AUA 2006 - Prostate Cancer Detection And Screening III

UroToday.com - The role of PSA in the contemporary era and the impact of premalignant conditions on future diagnosis were some of the issues discussed in this section. Figler et al, [ABST 1473] investigated the value of PSA in detecting significant tumors. A cohort of 2067 patients spanning 1993 to 2004 were divided in two epochs [1993-98 and 1999-2004] and evaluated with respect to prostate volume, percent Gleason grade 4/5, overall estimated tumor volume. The preoperative PSA value was positively correlated to tumor volume, volume of high grade disease and tumor gleason grade in both epochs suggesting that there is still contemporary predictive power in a PSA value. A family history of prostate cancer has classically been demonstrated in 15% of younger patients. Hood and associates, [ABST 1483] reviewed a cohort of 724 patients and identified 66 patients under the age of 50. Overall the entire cohort had a family history of prostate cancer in 33.8% of patients. In the younger cohort 28/66 [42.2%] patients had a family history defined as a first or second degree relative. 88% of patients had pathologic stage T2 disease and the majority of patients 44/66 [67%] had Gleason score 6 disease. These data suggest that the early evaluation of younger patients with a family history is clearly warranted.

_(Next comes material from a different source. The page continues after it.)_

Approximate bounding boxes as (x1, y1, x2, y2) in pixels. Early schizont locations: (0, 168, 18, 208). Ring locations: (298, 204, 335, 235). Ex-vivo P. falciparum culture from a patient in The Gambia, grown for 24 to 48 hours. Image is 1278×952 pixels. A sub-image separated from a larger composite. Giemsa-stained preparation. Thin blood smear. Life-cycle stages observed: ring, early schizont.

Patel and colleagues [ABST 1487] reported on a longitudinal follow up of patients with high grade prostatic intraepithelial neoplasia (HGPIN). The method of follow up was empiric and consisted of an interval prostate needle biopsy every 2-3 year even in the absence of PSA of DRE changes. The records of 100 such patients were reviewed and demonstrated a cancer diagnosis rate of 30%. These patients were diagnosed at a median follow up of 32 months. 22/30 were diagnosed after the first biopsy and the remainder on the second biopsy. 29 or 30 men had T1c disease and 12/30 had gleason 7 or greater grade tumors. There was a strong concordance between the site of the original HGPIN diagnosis and the site of cancer diagnosis 21/30 cases. The majority of cases were detected in the peripheral zone (27 of 30. This association with location supports the proposition that HGPIN is a premalignant lesion and underscores the value of routine follow-up biopsies.

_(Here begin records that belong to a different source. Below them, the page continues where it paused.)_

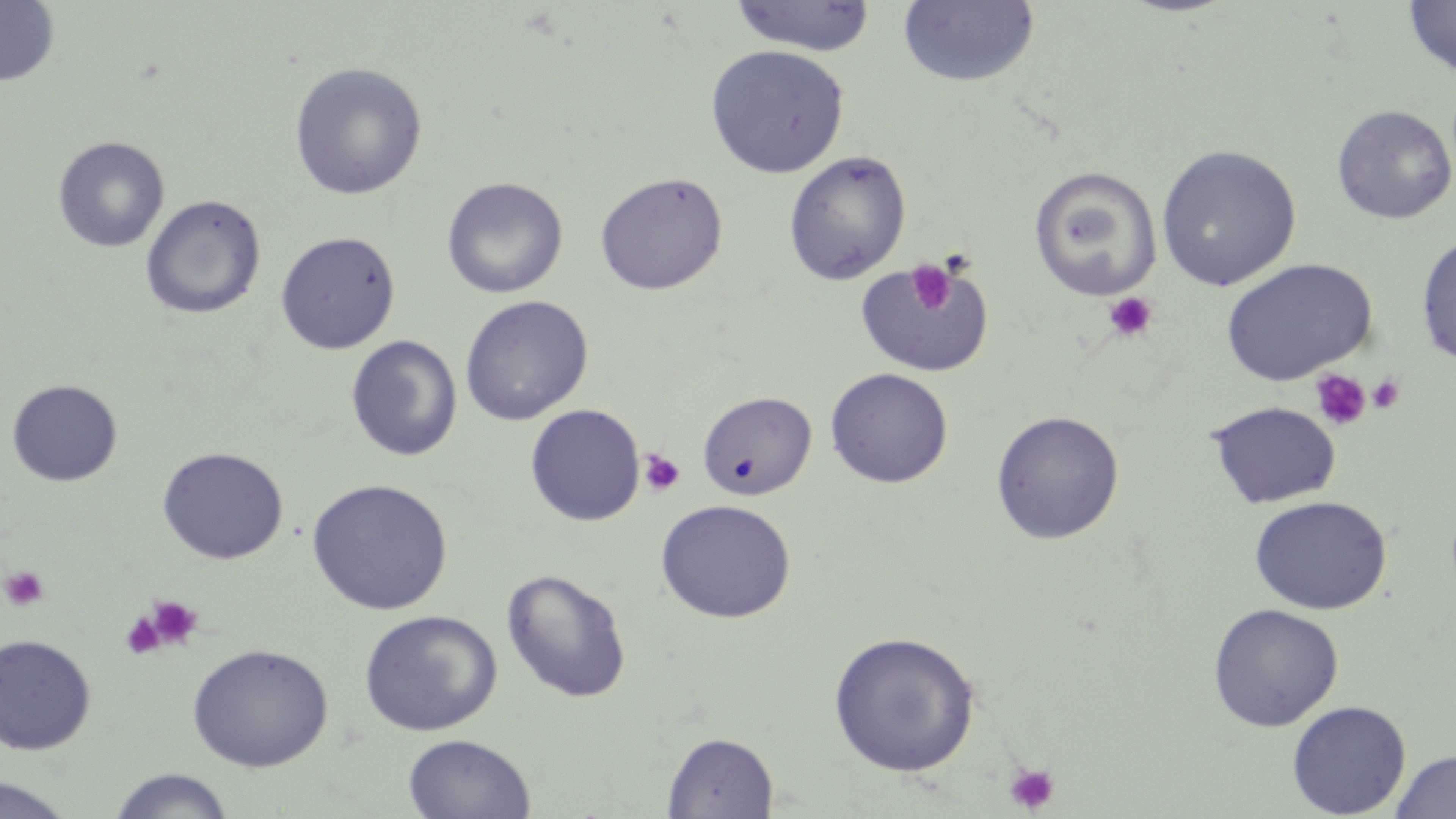

Summary:
  - Coordinate format: approximate bounding boxes as [x1, y1, x2, y2] in pixels
  - Uninfected red blood cell locations: [0, 0, 60, 87], [1403, 0, 1456, 78], [729, 1, 877, 56], [897, 1, 1040, 88], [705, 44, 849, 178], [289, 61, 427, 200], [1332, 104, 1456, 224], [52, 135, 170, 253], [1156, 144, 1302, 292], [783, 151, 911, 286], [1028, 165, 1163, 301], [594, 171, 728, 295], [442, 177, 568, 299], [140, 194, 267, 320], [1415, 230, 1456, 367], [275, 231, 400, 354], [854, 256, 993, 378], [1219, 258, 1377, 386], [459, 295, 594, 425], [346, 335, 463, 461], [825, 367, 953, 488], [6, 379, 124, 487], [697, 391, 817, 500], [1207, 400, 1341, 509], [525, 404, 645, 527], [990, 410, 1125, 545], [156, 446, 288, 564], [307, 478, 453, 615], [1249, 495, 1392, 615], [655, 499, 796, 623], [501, 568, 633, 703], [1207, 603, 1344, 731], [359, 609, 503, 736], [827, 630, 981, 777], [0, 633, 97, 754], [187, 642, 333, 772], [1286, 699, 1412, 818], [661, 731, 778, 817], [402, 733, 536, 818], [1389, 749, 1456, 819], [106, 768, 237, 818], [0, 774, 79, 819]
  - Platelet locations: [906, 261, 957, 315], [1103, 292, 1160, 343], [1309, 369, 1372, 432], [1368, 374, 1406, 414], [638, 449, 685, 497], [1, 565, 51, 611], [146, 596, 202, 650], [120, 611, 164, 660], [1004, 762, 1060, 814]
  - Slide-level diagnosis: negative for blood parasites
  - Magnification: 1000x
  - Modality: light microscopy
  - Field of view: one of a larger specimen
  - Image size: 1456×819 pixels
  - Stain: May-Grünwald-Giemsa
  - Preparation: thin blood smear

Atypical small acinar proliferation or ASAP is an entity regularly noted on prostate needle biopsies and associated with the detection of cancer at a later date. Flury et al [ABST 1492] evaluated prostates from cystoprostatectomy specimens and in a review of evaluable cases 24/65 demonstrated prostate cancer. Nine cases demonstrated high grade PIN and ASAP or ASAP alone. The use of serial sectioning and special stains demonstrated that the majority of these ASAP cases (8/9) could indeed be diagnosed as cancer. These findings suggest that an aggressive clinical evaluation of these lesions is warranted. In an evaluation of evolving technology a report on 117 patients undergoing 11C-PET was described by Seitz et al. [ABST 1498]. In the detection of a primary malignancy a sensitivity of 86.8% and sensitivity of 59.1% was recorded. In the case of metastatic spread a sensitivity of 80% and specificity of 95.1% was noted. It was suggested that the combined use of CT/PET may be of value in the detection of metastatic spread of prostate cancer but this will require further study.

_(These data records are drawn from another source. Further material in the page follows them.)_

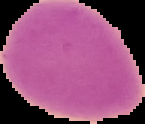

Summary:
  - Preparation: thin blood smear
  - Image type: segmented cell region on a black background
  - Result: negative for Plasmodium parasites
  - Image size: 145×124 pixelsClassify this cell by malaria status.
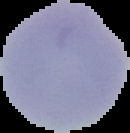
It is uninfected.

image_type: segmented cell region with the area outside set to black
preparation: thin blood smear
image_size: 130×133 pixels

In a further evaluation of the role of body mass index (BMI) an evaluation of the CaPSURE data set identified 6692 men with appropriate data Meng, et all [ABST 1507]. A higher BMI was associated with a lower serum PSA and a larger measured prostate volume. This was independent of age and year of diagnosis. This paradoxical association may have some impact regarding the detection of disease and disparities in treatment outcomes noted so far when trying to evaluate this parameter.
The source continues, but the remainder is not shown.